Como os desenvolvimentos da arte e da cultura podem funcionar como antídoto em relação a propagação de Fake News?

Por: Isabella Vicenzi Kratchei
(aluna do ensino médio no colégio estadual Ivo Leão em Curitiba-Pr)

Fonte: http://www.odiariodaregiao.com/arte-e-cultura/ 

          Para que possamos tratar das Fake News, afinal, o que são? Obviamente, se jogarmos esta frase em algum tradutor, obterá "notícias falsas". Mas afinal, o que é Fake News? Podemos começar pela globalização, o avanço da tecnologia que se dá até hoje, neste exato momento, por exemplo, em algum lugar do mundo está ocorrendo testes de automóveis autônomos que substituiriam os seres humanos atrás do volante, quão poderosa e acessível que é a tecnologia nos dias atuais, tão poderosa que nos permite ter acesso a todo tipo de conteúdo, inclusive aquelas que são produzidas para nos manipular. 

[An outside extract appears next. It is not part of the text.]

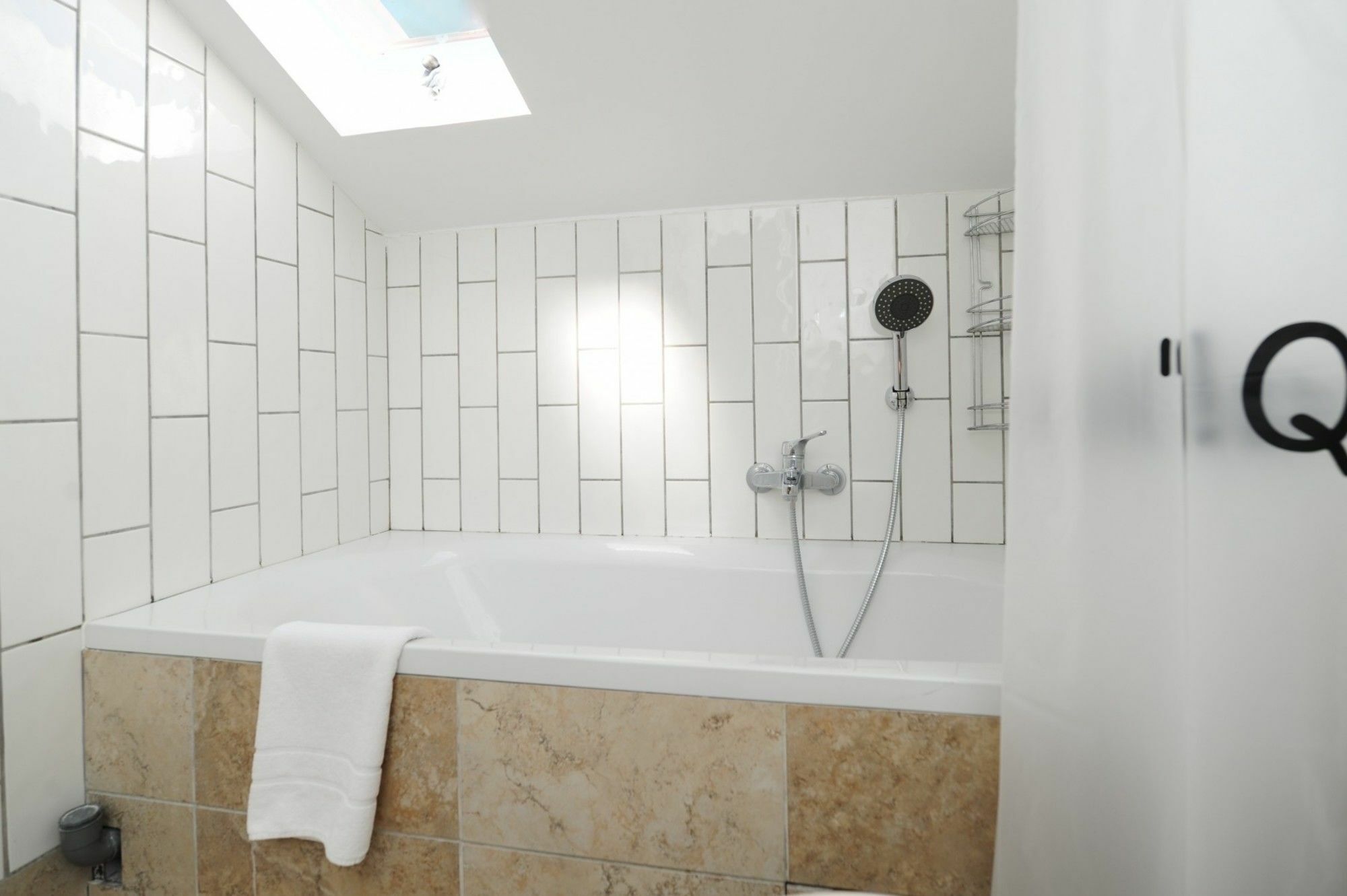 ניס Nid D'Agnes Five Stars Holiday House מראה חיצוני תמונה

          Atualmente, podemos dizer que a nossa cultura é semelhante à época de Homero, onde suas histórias eram contadas em praças públicas, e aqueles que ouviam atentamente suas histórias, compartilhavam com seus entes cada verso absorvido. Semelhante pois, seguindo a obra "Ilíada" de Homero, adaptada para nossa realidade, é para a população, a vasta e inacabável internet, e nós somos aqueles que "escutam" e propagam sua mensagem. O que encontramos, na real face da sociedade é uma cultura-mercadoria, uma das formas em que o pensador Félix Guattari distinguiu o termo cultura, em que nos dias atuais, os seres humanos, produzem cultura em troca de lucro econômico, como filmes, que vieram a ser produzidos por conta de um livro escrito, no qual o autor visava o lucro, sabendo que as pessoas "comprariam" sua ideia. Podemos destacar também, manipulações políticas que se sucedem de Fake News, no qual os interessados obtém vantagens consideráveis sobre os outros, além obviamente, de obter apoio popular daqueles que propagam, sem confirmar a veracidade dos fatos, as Fake News.

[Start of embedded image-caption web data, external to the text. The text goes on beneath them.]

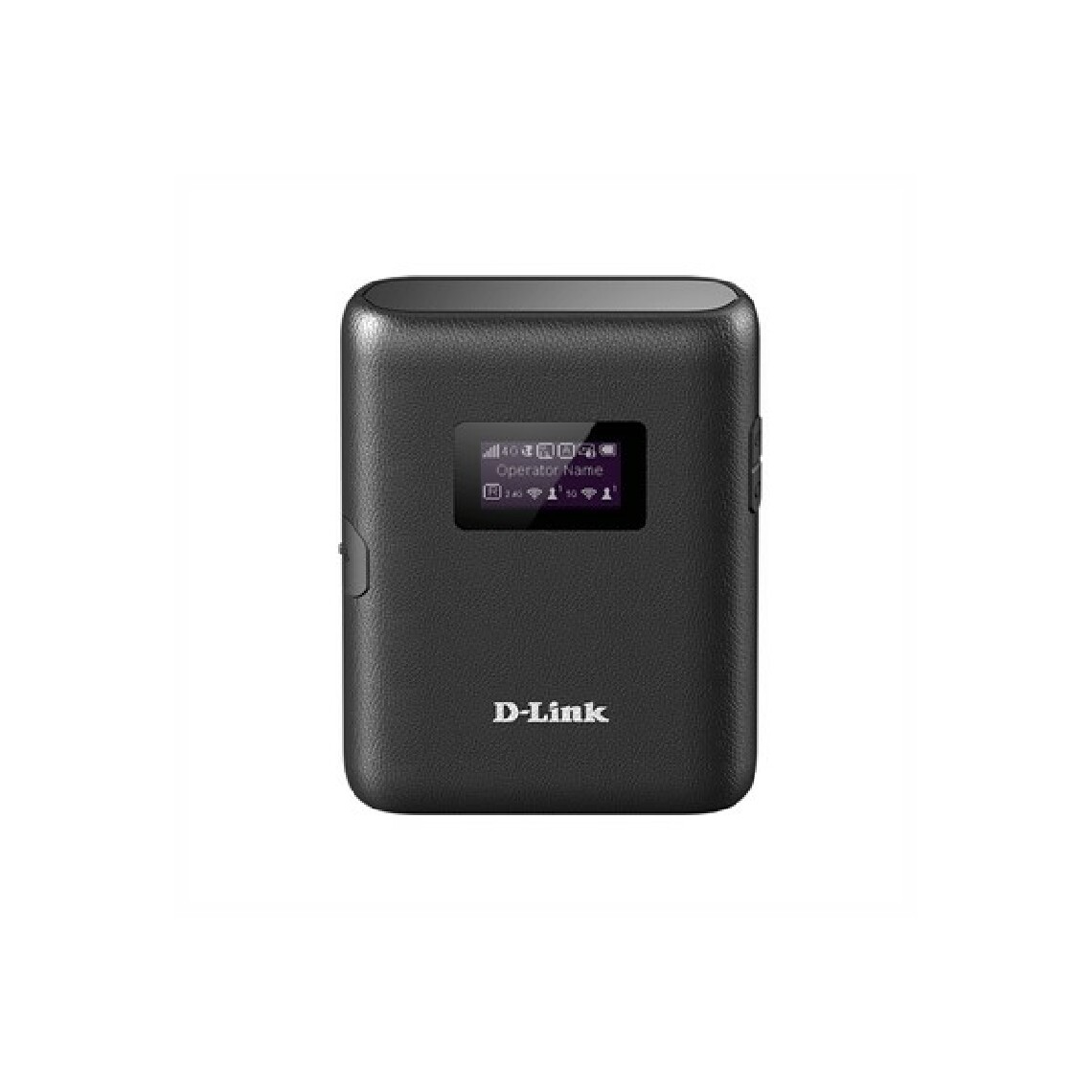 D-Link - Modem sans fil D-Link DWR-933 Noir - Modem / Routeur / Points d'accès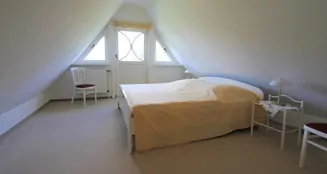 von_poll_real_estate_property_25253009_image_9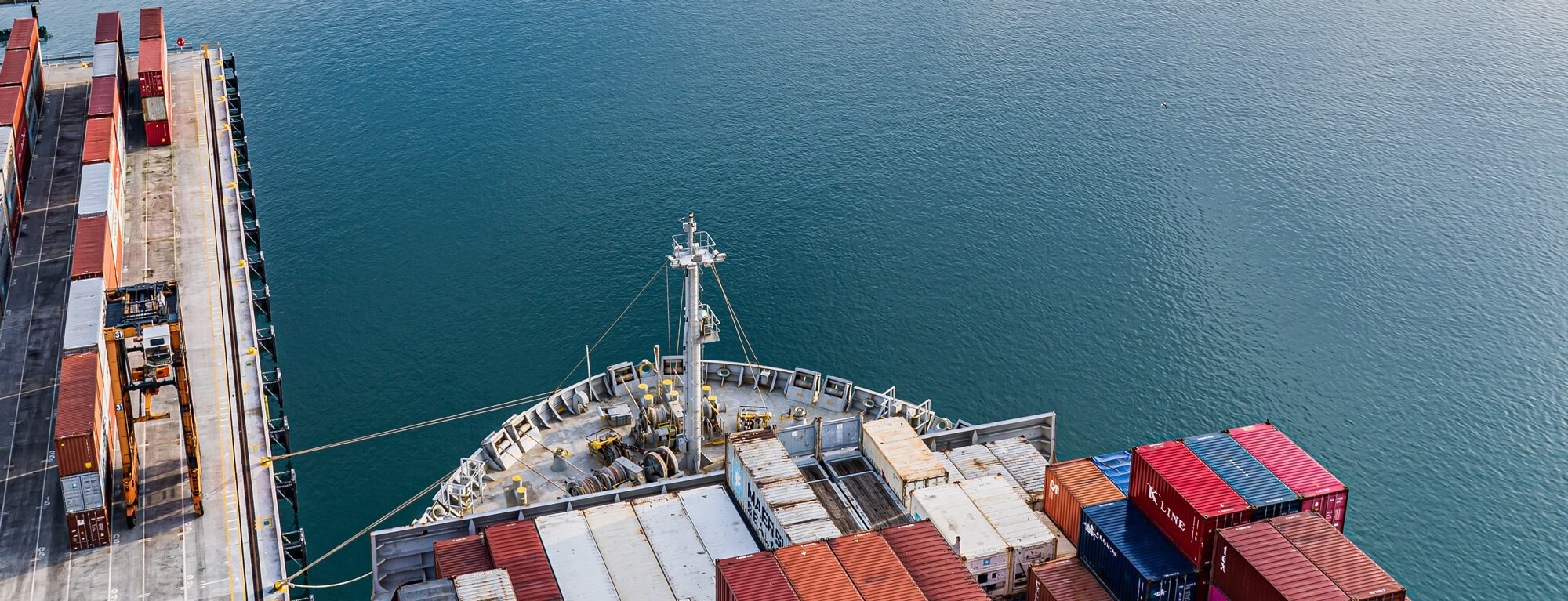 ship cargo 1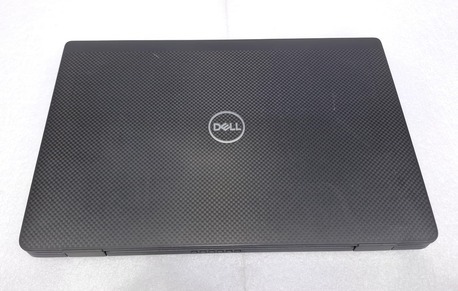 Manama, Electronics, BHD 108,  DELL 11th Generation Business Laptop Core I5 16GB DDR4 RAM Ready OS 11 Pro FREE BAG+MOUSE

           Podemos deduzir que, não só no Brasil, mas também no mundo, a propagação de Fake News nos acorrenta em um mundo de incertezas, ignorância e contradições. Um meio possível para que possa ser resolvida esta questão importante, que envolve toda a sociedade é o uso da imparcialidade através da divulgação da notícia contendo diversas faces da própria, para que o leitor possa chegar a uma conclusão sem ser guiado pela mídia, e principalmente do senso crítico, na leitura de notícias que possam conter uma visão pessoal do autor que poderia levar à conclusões precipitadas sobre certa questão e, desenvolvimento de todo e qualquer tipo de arte que temos acesso, sendo assim, as mensagens fidedignas seriam propagadas de maneira precisa e correta, sem qualquer tipo de manipulação tendenciosa.